Nous avons ainsi commencé à songer au concept qui allait devenir la série American Dream ; cette dernière associe certaines techniques de fabrication spécifiques à des bois de lutherie normaux, que nous avions mis de côté au fil des années en raison de certains attributs cosmétiques, de tailles disparates ou d’espèces que nous n’employons actuellement pas dans notre gamme. Nous aimons dire que nous avons fait avec ce que nous avions dans les placards ! Le bouleversement qui nous a impacté cette année nous a obligés à penser et à agir de cette manière.

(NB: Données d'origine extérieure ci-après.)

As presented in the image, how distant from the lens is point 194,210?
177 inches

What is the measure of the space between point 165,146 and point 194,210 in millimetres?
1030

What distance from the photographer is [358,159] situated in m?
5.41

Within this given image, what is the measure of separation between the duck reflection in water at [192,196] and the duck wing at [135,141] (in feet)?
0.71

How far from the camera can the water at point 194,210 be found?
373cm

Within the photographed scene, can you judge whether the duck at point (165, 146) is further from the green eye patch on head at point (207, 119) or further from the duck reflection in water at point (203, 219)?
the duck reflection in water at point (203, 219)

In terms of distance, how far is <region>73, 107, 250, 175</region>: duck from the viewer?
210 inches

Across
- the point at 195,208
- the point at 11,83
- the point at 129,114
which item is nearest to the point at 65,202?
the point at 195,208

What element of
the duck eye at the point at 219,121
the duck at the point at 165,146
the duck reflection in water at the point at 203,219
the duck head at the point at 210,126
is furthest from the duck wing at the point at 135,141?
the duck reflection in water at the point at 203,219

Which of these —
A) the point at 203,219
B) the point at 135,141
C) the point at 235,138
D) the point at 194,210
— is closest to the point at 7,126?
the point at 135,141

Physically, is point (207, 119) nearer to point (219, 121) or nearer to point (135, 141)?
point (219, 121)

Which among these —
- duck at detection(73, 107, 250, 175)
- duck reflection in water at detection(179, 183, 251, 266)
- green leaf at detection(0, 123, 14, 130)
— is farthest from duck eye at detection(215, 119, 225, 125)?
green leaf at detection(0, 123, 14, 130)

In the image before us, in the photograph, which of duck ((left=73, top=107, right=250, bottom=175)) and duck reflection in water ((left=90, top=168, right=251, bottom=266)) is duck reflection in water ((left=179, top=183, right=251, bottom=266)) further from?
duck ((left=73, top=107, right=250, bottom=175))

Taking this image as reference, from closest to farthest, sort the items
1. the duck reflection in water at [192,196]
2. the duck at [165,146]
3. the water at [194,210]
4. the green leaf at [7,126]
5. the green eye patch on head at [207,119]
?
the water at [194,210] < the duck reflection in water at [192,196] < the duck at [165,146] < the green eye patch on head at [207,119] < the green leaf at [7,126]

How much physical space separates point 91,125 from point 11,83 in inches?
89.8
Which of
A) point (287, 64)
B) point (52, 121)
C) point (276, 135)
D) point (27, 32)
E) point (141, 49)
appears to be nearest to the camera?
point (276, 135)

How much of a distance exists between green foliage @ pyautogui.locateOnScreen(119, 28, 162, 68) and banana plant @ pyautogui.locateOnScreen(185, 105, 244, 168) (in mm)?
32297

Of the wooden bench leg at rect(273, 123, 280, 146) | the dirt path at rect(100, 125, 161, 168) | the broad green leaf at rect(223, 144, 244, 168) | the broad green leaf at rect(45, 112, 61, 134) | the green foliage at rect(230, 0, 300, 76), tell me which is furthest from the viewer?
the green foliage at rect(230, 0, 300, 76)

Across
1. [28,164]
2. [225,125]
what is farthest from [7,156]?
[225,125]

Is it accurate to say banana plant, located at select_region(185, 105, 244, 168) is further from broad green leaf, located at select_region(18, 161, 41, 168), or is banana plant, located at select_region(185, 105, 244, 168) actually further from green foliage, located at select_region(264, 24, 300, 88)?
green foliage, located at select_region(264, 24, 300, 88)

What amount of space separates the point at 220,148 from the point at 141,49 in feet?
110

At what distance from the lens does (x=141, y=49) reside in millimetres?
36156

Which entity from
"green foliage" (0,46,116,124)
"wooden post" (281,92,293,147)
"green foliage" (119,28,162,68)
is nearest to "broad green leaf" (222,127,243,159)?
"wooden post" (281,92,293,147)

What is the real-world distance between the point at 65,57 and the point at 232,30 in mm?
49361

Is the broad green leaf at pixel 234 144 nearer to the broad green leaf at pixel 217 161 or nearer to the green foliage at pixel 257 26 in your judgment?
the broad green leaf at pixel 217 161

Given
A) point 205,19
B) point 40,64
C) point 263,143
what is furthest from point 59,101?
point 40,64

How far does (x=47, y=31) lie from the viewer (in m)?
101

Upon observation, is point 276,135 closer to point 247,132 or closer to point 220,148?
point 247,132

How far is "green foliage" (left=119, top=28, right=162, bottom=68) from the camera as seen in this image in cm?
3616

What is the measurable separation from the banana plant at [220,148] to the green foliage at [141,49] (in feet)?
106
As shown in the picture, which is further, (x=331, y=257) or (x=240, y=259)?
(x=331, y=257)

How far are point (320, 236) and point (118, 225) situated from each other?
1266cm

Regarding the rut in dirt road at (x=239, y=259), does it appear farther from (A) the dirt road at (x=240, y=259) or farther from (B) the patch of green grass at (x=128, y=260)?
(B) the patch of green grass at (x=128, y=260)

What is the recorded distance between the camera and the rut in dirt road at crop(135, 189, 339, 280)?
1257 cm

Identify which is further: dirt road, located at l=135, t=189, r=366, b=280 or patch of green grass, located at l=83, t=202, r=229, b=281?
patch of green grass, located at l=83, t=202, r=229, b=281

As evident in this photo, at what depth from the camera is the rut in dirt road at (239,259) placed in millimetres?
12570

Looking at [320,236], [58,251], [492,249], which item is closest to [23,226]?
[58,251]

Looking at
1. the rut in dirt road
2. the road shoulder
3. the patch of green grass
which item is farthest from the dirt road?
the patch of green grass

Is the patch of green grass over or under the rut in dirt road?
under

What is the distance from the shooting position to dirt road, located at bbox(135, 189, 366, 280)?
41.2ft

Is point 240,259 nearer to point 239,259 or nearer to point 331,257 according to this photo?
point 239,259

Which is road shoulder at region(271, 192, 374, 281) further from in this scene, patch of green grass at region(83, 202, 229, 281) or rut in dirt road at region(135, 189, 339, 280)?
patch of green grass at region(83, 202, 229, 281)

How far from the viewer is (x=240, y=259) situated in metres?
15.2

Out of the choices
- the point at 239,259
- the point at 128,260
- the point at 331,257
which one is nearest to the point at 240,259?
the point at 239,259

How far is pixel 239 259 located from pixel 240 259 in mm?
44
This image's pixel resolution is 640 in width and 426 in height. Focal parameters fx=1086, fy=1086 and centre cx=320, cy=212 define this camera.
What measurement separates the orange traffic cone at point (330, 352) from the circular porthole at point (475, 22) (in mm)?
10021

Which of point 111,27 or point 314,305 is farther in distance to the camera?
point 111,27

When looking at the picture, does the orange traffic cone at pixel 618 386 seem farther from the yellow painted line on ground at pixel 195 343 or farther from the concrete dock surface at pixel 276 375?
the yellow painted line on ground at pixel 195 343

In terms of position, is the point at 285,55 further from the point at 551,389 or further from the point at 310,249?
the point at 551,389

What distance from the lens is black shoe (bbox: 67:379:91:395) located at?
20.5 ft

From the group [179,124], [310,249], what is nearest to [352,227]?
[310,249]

Tecate semblait tellement loin pendant ces mois… Mais nous avons rapidement réalisé que nous avions une présence légitime là-bas, et que nous faisions partie de cette ville, tout comme ici. Nous avons rapidement transformé le service de couture des housses de guitare en production de masques pour aider les personnes travaillant dans le domaine de la santé. Nous avons eu l’autorisation de maintenir cette petite ligne de couture pendant la fermeture. Les lumières ont fini par revenir dans d’autres zones de l’usine. Nous avons commencé à travailler avec les fonctionnaires gouvernementaux en charge du travail, de l’économie et de la santé pour préparer notre usine à une réouverture potentielle et sûre sur le plan sanitaire. C’était le test de toute une vie, portant sur nos rapports avec la ville et le pays dans lesquels nous sommes implantés.
Pendant ce temps, la série American Dream naissait ici, à El Cajon. Nous ne voulions pas attendre de voir ce qui pouvait se passer (ou pas) au Mexique. Nous avons beaucoup réfléchi à cette guitare, et nous avons progressé rapidement pour briser les barrières mentales et physiques de manière à pouvoir produire cet instrument. Au compte-gouttes, les gens ont commencé à revenir travailler à El Cajon. Nous nous sentions optimistes et créatifs. En ces temps, la guitare était un triomphe à nos yeux.
Avance rapide, retour au présent : nos employés sont de retour au travail dans les deux endroits, avec une distanciation sociale tellement stricte que nous devons travailler sur des plages de 24 heures, 7 jours par semaine, pour réaliser toutes les tâches qui nous incombent. Mais nous sommes en bonne santé, nous sommes en sécurité, et notre gagne-pain est rétabli. Nos revendeurs sont ravis car leurs revenus se sont améliorés, et nos clients ont redécouvert les joies de la musique « faite maison ». Nous expédions nos guitares, les revendeurs les vendent, et vous en jouez.
Tout va bien. Toutes ces réflexions dont je voulais vous faire part sont destinées à vous dire que les objets proviennent d’endroits qui les fabriquent, et que des gens travaillent dans ces endroits qui fabriquent de tels objets. Nombre de ces personnes… C’est vous, votre voisin, votre famille, ou moi. Nous œuvrons tous pour produire quelque chose qui sera vendu, et nous achetons tous des objets que d’autres fabriquent. C’est symbiotique. Vous nous soutenez, nous vous soutenons. Cette année, un grand nombre de personnes ont réfléchi à des choses : les bonnes et les mauvaises. Je pense que nous sommes tous d’accord sur un fait : la musique est une bonne chose.